Not for manslaughter, but the officer involved was clearly guilty of being a bully and using excessive force.
Agreed, footage shows a guy calmly walking and he gets attacked by the police officer - unbelievable that he got off. Did he have John Terry's lawyer?
Turns out he has a violent history as a police office. Asked for a transfer to avoid proceedings following a fellow officer reporting him for violence. http://www.guardian.co.uk/uk/2012/jul/19/simon-harwood-disciplinary-proceedings He's a little bully, no more no less.
The guy was clearly trying to take the p.iss out of the police by wandering up and down infront of the police line The police were under extreme pressure that day - he only got pushed over by the police officer to get him out of the way. Its not as though the police gave him some welly Are we to get into a situation that when perople are rioting the police have to start wondering whether they can use effective frorce - after all the police are acting on our behalf If the police officer was found guilty then it would have been Political Correctness gone mad
Go read some facts about what happened rather than blabbing a load of innacurate nonsense you heard down the pub.
If you've seen the footage and you think that's what happened then I'm shocked. The 'officer' was clearly 'up for it' saw a bloke who he could take some of aggression out of without any come back and slammed into him from his blind side like a coward. That's not acceptable in my opinion. To link that with the man's subsequent death, might be stretching things, but to suggest the officer was justified in his actions is just plain wrong.
If I were on the jury I wouldn't have been able to find him guilty of manslaughter. He was guilty of a lot of things, bad policing for a start, not protecting the public, actually going out of his way to hurt the public, but not killing a man. It's just so unusual for a push to result in a death. I wish he'd been charged with something else. I don't know the legal system well enough to know what else he could have been charged with, but manslaughter just seemed too severe. I certainly don't think he should continue to be a police officer after the way he acted that day.
Involuntary manslaughter is the unlawful killing of another human being without intent. The absence of the intent element is the essential difference between voluntary and involuntary manslaughter. Also in most states, involuntary manslaughter does not result from a heat of passion but from an improper use of reasonable care or skill while in the commission of a lawful act or while in the commission of an unlawful act not amounting to a felony. copy and pasted, not my view
Think the Coroners verdict was unlawful killing, given the Officer was the one that pushed him his actions were deemed unlawful by the Coroner .
Police are public servants. They are paid to protect people not baton them and violently push them to the ground for no reason. Manslaughter is entirely reasonable.

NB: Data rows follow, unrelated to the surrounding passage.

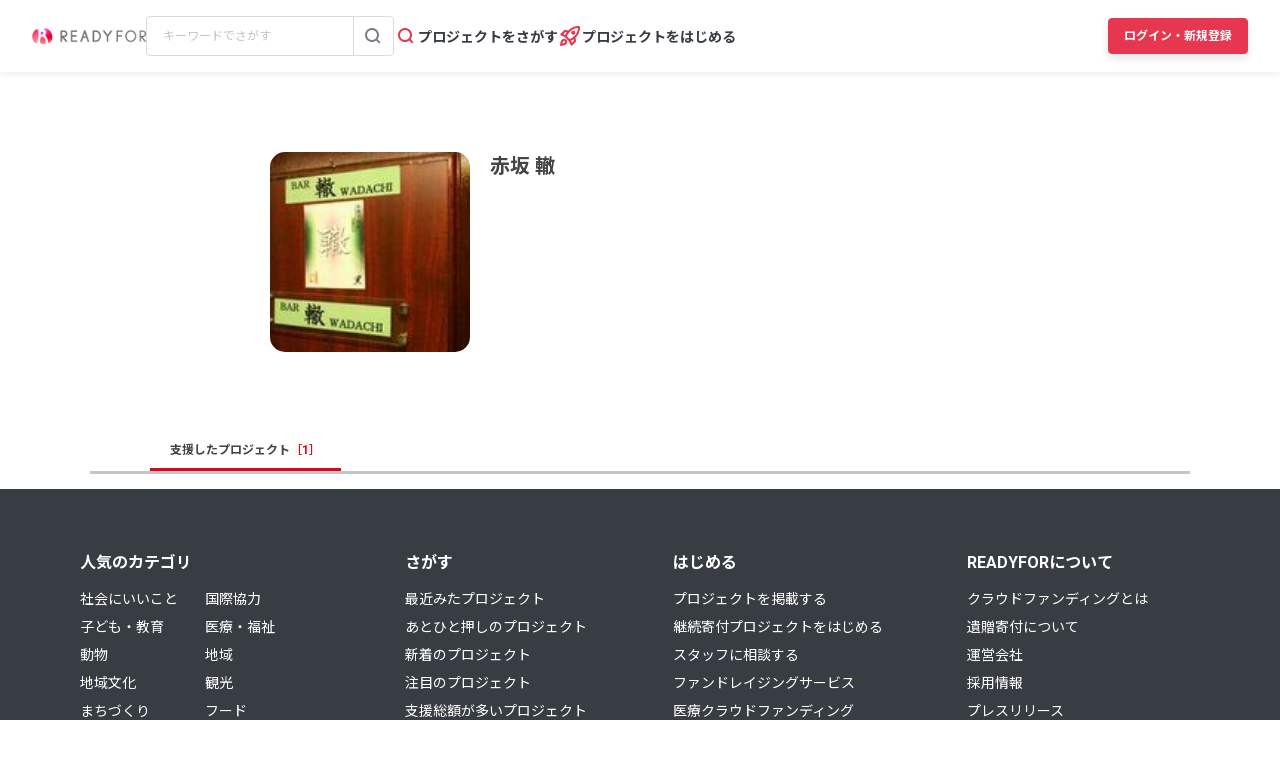

--- FILE ---
content_type: text/html; charset=UTF-8
request_url: https://readyfor.jp/users/1404709
body_size: 2129
content:
<!DOCTYPE html>
<html lang="en">
<head>
    <meta charset="utf-8">
    <meta name="viewport" content="width=device-width, initial-scale=1">
    <title></title>
    <style>
        body {
            font-family: "Arial";
        }
    </style>
    <script type="text/javascript">
    window.awsWafCookieDomainList = [];
    window.gokuProps = {
"key":"AQIDAHjcYu/GjX+QlghicBgQ/7bFaQZ+m5FKCMDnO+vTbNg96AE2d60Q/ObrltvLwmETCDa3AAAAfjB8BgkqhkiG9w0BBwagbzBtAgEAMGgGCSqGSIb3DQEHATAeBglghkgBZQMEAS4wEQQM/uJBw6u1fb9vj1MZAgEQgDsRQ2/sks/D/RVlSVbME4Dj3wRkJD2FZ07abhptl33LwU7tGyATwZ4iwbGQYUhO6BHjaEkO4LpswPF/iQ==",
          "iv":"D549bgE12wAABN8t",
          "context":"[base64]/ARNfM7M60eUaZ6JEfqdkpF6cPfkspW+nZ6EQgOe+6tP7bAzthA6SqdF8fhfcXhp6j46K7pG8lVsrnKqcarIAiVSz+L0fa5oKkHwUuZyqmO7+GvecO1tjc9qdBEB+dFRq26WIxLEcwhaMyKskQ93BgZ/UkYN2HtQjQsU6xP9pJFNPkjI1et6Q7KVXwwCKuzIb/psmO4AZEF6RrUzZm3INH8wt4013j7dvhbdBHL7LNa0fFGH+FEIs7KRBbcrftU9EXjElX0U3FCKmW+vaXdaoT/oTp6/0dIOCg3Dc1edRMim9BWy379Bzw0u6XHS2RjhMAVz5fMexh3Yf+NEuwLeEWvIm/jjDtqBMydz0Bid5sxrDHwEeSuTXNSGxurBO9SLuX89HotqSfLlkGAMpl1TqHP2rCWEICM8G44plYojf+rRAj64MNAC/Fpt2kCwfUUts6Rut1BguA+YRcds2VlbXeKTKqzVJasYvpyEtXFFpDkR4tIQcV5MfF/5MPjWZ2CzW83hGtNSNtA9EtWGX+Nk9fqoMt8So5u1IrgsOwYW/Jq2e5MQ=="
};
    </script>
    <script src="https://1eb9d2339a12.f6bdac56.us-east-2.token.awswaf.com/1eb9d2339a12/3ae1f01a7efb/0a275c36d423/challenge.js"></script>
</head>
<body>
    <div id="challenge-container"></div>
    <script type="text/javascript">
        AwsWafIntegration.saveReferrer();
        AwsWafIntegration.checkForceRefresh().then((forceRefresh) => {
            if (forceRefresh) {
                AwsWafIntegration.forceRefreshToken().then(() => {
                    window.location.reload(true);
                });
            } else {
                AwsWafIntegration.getToken().then(() => {
                    window.location.reload(true);
                });
            }
        });
    </script>
    <noscript>
        <h1>JavaScript is disabled</h1>
        In order to continue, we need to verify that you're not a robot.
        This requires JavaScript. Enable JavaScript and then reload the page.
    </noscript>
</body>
</html>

Given the number of innocent people actually shot and killed by the Met down the years without anyone ever being charged, it would certainly have been amazing if manslaughter charges had stuck. http://en.wikipedia.org/wiki/List_of_people_killed_by_law_enforcement_officers_in_the_United_Kingdom
I hope the ******* of a bully copper looses his job and gets some boot too, if boot would've been on other foot then someone would've got a 6 month stretch. Joke, why he had to push him to the floor so hard is behond me
It probably shouldn't have gone to trial, certainly not for manslaughter. If only there was a charge for being a lovely person in a uniform.